Your instructions:
Reproduce the material in full, substituting "closest" for "nearest" and leaving everything else unchanged.

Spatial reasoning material
>> START
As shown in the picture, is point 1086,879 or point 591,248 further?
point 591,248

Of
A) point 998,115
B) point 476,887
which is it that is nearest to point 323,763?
>> END
Solution to this problem:
As shown in the picture, is point 1086,879 or point 591,248 further?
point 591,248

Of
A) point 998,115
B) point 476,887
which is it that is closest to point 323,763?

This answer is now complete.